Digital Transformation of Supply Chain Planning
Digital Transformation of Supply Chain Planning
This is a combined and condensed summary of a series of best practice exchanges among supply chain directors on the digital transformation of planning. The contributions have been anonymised and generalised from their original, specific contexts to respect participants' privacy.
Planning digitalisation - big picture challenges
- Having a clear and unified understanding for what the strategic goals of supply chain and planning digitalisation are and how they support overall business strategy;
- Knowing what the realistic capabilities of digital technologies are and what is hype;
- ‘Future-proofing’ digitalisation initiatives to minimise the risks that technologies invested in become obsolete before time or are superseded by new technologies or standards;
- Whether to build proprietary, in-house capabilities or use external service providers (or some combination of the two;
- Balancing technological capabilities in harmony with process and people capabilities so that they reinforce each other rather than one or other taking precedence.
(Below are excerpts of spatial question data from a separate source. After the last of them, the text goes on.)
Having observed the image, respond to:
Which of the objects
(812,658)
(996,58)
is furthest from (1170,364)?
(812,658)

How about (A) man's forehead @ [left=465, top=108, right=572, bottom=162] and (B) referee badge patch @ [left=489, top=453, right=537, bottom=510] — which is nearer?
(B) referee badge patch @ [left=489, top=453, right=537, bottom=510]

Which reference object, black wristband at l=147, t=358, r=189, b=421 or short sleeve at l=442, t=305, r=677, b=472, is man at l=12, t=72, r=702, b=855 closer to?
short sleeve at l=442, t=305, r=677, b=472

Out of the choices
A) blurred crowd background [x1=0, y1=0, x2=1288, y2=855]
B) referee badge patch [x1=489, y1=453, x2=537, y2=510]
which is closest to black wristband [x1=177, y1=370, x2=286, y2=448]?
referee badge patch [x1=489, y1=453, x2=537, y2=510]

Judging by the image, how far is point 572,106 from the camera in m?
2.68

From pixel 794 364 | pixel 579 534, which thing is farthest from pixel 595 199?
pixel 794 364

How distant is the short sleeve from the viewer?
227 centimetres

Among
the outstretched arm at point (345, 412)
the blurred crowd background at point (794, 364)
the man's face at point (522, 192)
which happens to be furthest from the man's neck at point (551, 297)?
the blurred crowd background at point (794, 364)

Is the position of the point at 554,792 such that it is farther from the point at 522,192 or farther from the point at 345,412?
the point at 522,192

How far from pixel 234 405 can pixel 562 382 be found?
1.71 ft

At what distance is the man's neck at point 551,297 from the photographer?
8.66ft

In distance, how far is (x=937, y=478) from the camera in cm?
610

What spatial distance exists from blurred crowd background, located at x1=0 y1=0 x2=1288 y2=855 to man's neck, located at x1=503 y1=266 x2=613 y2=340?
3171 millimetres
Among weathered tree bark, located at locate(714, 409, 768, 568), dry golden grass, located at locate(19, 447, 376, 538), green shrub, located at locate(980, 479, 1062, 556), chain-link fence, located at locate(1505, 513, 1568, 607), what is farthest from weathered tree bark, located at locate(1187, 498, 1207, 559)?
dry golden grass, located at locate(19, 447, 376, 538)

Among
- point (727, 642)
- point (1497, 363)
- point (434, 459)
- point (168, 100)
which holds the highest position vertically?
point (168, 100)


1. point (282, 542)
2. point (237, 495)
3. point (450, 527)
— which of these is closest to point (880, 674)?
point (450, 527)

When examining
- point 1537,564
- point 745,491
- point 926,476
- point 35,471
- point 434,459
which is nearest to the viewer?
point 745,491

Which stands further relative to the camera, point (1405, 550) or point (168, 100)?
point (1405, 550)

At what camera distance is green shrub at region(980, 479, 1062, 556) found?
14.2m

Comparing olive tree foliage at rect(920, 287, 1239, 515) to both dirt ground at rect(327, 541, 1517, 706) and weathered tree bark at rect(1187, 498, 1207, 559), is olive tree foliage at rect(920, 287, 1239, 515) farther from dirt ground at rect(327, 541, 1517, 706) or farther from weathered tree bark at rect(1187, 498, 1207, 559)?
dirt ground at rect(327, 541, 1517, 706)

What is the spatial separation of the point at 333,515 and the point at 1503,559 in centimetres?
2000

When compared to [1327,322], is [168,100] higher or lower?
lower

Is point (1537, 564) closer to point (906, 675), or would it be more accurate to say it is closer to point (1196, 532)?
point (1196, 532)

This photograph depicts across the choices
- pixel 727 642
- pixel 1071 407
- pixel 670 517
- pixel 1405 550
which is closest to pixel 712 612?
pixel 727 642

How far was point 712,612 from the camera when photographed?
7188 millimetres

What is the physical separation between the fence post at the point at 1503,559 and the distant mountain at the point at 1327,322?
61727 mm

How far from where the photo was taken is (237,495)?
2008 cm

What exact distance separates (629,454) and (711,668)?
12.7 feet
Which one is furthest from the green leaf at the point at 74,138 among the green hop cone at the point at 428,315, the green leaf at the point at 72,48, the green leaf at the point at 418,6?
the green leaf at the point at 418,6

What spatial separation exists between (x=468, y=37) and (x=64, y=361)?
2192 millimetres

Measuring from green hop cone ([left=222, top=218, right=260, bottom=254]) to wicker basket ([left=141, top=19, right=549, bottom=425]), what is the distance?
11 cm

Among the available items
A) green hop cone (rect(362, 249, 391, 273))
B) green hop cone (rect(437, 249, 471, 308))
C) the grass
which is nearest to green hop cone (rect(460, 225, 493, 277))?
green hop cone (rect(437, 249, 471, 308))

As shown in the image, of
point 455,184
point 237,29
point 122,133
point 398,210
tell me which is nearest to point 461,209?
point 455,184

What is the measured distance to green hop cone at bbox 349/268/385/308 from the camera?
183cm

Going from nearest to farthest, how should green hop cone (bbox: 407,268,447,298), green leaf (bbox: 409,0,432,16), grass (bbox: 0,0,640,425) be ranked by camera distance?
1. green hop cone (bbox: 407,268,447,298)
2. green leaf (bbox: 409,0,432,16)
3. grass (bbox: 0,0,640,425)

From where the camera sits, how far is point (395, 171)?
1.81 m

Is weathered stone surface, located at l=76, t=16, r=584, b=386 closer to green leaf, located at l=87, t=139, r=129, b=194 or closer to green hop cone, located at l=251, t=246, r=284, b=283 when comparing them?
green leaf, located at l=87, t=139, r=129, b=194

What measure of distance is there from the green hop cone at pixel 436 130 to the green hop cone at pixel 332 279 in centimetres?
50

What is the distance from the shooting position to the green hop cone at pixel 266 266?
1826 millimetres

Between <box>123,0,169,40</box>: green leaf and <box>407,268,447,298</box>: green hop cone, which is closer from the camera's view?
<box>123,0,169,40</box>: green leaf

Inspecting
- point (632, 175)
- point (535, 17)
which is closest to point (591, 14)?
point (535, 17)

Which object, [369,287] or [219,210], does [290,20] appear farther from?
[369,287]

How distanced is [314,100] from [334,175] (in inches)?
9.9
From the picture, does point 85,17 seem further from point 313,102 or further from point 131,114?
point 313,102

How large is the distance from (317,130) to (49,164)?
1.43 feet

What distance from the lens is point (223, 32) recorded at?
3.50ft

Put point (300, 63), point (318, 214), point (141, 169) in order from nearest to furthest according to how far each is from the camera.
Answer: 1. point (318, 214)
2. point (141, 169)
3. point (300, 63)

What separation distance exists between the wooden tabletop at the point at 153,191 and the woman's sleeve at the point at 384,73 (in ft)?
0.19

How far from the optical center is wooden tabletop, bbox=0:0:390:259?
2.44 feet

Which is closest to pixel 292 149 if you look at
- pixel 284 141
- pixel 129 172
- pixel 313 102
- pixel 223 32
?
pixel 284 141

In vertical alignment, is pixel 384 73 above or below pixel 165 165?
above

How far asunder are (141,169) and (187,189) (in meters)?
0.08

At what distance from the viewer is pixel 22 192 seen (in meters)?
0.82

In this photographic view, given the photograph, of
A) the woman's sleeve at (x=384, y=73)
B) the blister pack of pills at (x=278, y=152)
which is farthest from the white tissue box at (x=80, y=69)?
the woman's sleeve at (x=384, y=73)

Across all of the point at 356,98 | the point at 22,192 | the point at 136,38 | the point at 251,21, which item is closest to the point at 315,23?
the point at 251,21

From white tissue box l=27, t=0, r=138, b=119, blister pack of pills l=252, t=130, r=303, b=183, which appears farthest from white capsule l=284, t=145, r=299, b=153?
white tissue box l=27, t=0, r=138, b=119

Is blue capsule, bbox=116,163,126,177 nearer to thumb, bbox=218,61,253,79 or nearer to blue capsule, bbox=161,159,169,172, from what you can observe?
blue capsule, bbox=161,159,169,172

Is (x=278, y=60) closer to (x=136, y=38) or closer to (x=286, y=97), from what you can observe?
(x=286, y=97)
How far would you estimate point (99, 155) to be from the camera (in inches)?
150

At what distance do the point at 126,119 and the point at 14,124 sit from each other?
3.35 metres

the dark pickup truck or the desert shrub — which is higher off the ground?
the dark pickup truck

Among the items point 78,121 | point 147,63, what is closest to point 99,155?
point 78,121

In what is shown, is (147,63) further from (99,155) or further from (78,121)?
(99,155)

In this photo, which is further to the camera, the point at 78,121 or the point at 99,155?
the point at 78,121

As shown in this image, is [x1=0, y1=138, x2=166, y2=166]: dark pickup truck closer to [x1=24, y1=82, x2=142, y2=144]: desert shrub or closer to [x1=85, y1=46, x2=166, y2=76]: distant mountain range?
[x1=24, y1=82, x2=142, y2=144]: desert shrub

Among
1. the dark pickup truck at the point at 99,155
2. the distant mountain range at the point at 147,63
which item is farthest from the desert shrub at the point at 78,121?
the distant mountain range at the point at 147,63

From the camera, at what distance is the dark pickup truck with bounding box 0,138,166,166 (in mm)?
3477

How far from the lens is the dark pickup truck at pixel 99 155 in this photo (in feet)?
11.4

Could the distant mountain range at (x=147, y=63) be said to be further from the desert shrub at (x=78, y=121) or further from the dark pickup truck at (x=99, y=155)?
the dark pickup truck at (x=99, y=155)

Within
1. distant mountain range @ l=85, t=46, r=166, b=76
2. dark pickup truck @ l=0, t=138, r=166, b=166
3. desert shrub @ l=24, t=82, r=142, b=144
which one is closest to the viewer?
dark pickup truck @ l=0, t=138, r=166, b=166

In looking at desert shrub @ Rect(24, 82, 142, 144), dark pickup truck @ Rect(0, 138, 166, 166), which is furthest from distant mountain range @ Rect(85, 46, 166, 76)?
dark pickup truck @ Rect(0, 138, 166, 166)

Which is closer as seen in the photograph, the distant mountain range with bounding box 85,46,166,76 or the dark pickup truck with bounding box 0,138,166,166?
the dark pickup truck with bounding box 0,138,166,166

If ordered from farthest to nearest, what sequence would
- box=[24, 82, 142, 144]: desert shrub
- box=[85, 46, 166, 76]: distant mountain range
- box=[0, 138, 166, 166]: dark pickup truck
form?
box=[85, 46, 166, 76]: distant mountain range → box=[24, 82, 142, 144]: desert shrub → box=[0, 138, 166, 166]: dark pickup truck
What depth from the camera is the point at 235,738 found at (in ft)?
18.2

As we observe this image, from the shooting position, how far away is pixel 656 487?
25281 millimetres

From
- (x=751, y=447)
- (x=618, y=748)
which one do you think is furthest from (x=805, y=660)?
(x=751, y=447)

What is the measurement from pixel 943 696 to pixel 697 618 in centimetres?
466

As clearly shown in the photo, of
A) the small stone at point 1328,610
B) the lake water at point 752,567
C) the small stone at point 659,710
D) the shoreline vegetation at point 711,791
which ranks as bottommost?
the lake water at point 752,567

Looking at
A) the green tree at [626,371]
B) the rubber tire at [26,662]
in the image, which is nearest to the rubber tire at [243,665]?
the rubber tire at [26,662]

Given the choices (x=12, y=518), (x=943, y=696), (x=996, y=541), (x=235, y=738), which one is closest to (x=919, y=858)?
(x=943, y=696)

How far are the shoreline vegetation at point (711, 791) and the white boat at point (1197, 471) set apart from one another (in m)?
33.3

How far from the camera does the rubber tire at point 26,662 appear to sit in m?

This may require fundamental redesigns of job roles and core processes;
- Prioritising, coordinating and sequencing the many potential digitalisation initiatives to demonstrate RoI whilst simultaneously building confidence and buy-in at all levels. This should seek to integrate digitalisation projects into a coherent whole rather than risk disconnected and limited pilot projects scattered across different silos;
- When appropriate, choosing the right technologies and partners for successful implementation and ensuring that different systems and platforms are fully integrated;
- Change management: addressing the fear and misconceptions that often surround digitialisation programmes; implementing and embedding changes so they last once the project leaders have moved on.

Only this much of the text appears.